_Exercise brief:_
Reproduce exactly the lines below, starting with the line that contains "What spatial distance" and ending with the last line of the records, both included, and nothing else.

_Listed records:_
>> start
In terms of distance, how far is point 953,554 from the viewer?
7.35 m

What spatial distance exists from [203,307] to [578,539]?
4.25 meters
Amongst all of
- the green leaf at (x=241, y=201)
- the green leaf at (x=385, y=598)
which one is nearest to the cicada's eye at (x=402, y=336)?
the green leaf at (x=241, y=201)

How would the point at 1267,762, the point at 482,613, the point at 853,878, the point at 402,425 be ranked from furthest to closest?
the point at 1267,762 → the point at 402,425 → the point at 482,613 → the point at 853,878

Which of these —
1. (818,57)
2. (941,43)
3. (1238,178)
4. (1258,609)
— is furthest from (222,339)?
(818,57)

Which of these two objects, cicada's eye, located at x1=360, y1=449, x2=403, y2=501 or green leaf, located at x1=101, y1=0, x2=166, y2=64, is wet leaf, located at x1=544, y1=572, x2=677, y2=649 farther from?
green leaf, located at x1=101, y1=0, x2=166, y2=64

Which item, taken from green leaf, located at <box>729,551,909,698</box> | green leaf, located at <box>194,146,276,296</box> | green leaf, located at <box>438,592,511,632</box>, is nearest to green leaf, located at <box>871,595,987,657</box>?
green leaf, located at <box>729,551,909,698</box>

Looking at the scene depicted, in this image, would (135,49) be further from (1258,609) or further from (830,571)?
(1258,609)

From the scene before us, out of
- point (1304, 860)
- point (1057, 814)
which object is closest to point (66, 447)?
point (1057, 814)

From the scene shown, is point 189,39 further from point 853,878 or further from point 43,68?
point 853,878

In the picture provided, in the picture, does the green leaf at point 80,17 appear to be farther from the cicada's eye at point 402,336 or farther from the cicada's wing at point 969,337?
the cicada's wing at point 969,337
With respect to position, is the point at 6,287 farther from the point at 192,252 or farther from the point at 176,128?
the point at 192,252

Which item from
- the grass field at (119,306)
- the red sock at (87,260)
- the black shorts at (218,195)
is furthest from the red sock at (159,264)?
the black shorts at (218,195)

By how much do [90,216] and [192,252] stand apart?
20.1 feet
>> end
_Response:_
What spatial distance exists from [203,307] to [578,539]?
4.25 meters
Amongst all of
- the green leaf at (x=241, y=201)
- the green leaf at (x=385, y=598)
which one is nearest to the cicada's eye at (x=402, y=336)?
the green leaf at (x=241, y=201)

How would the point at 1267,762, the point at 482,613, the point at 853,878, the point at 402,425 be ranked from furthest to closest?
the point at 1267,762 → the point at 402,425 → the point at 482,613 → the point at 853,878

Which of these —
1. (818,57)
2. (941,43)
3. (1238,178)
4. (1258,609)
— is furthest from (222,339)?
(818,57)

Which of these two objects, cicada's eye, located at x1=360, y1=449, x2=403, y2=501 or green leaf, located at x1=101, y1=0, x2=166, y2=64, is wet leaf, located at x1=544, y1=572, x2=677, y2=649 farther from?
green leaf, located at x1=101, y1=0, x2=166, y2=64

Which item, taken from green leaf, located at <box>729,551,909,698</box> | green leaf, located at <box>194,146,276,296</box> | green leaf, located at <box>438,592,511,632</box>, is nearest to green leaf, located at <box>871,595,987,657</box>?
green leaf, located at <box>729,551,909,698</box>

Looking at the scene depicted, in this image, would (135,49) be further from (1258,609) or further from (830,571)?
(1258,609)

From the scene before us, out of
- point (1304, 860)
- point (1057, 814)
which object is closest to point (66, 447)?
point (1057, 814)

From the scene shown, is point 189,39 further from point 853,878 or further from point 43,68?
point 853,878

In the picture provided, in the picture, does the green leaf at point 80,17 appear to be farther from the cicada's eye at point 402,336 or farther from the cicada's wing at point 969,337?
the cicada's wing at point 969,337
With respect to position, is the point at 6,287 farther from the point at 192,252 or farther from the point at 176,128?
the point at 192,252

Which item from
- the grass field at (119,306)
- the red sock at (87,260)
- the black shorts at (218,195)
is furthest from the red sock at (159,264)?
the black shorts at (218,195)

By how much do [90,216] and [192,252] stand apart?
20.1 feet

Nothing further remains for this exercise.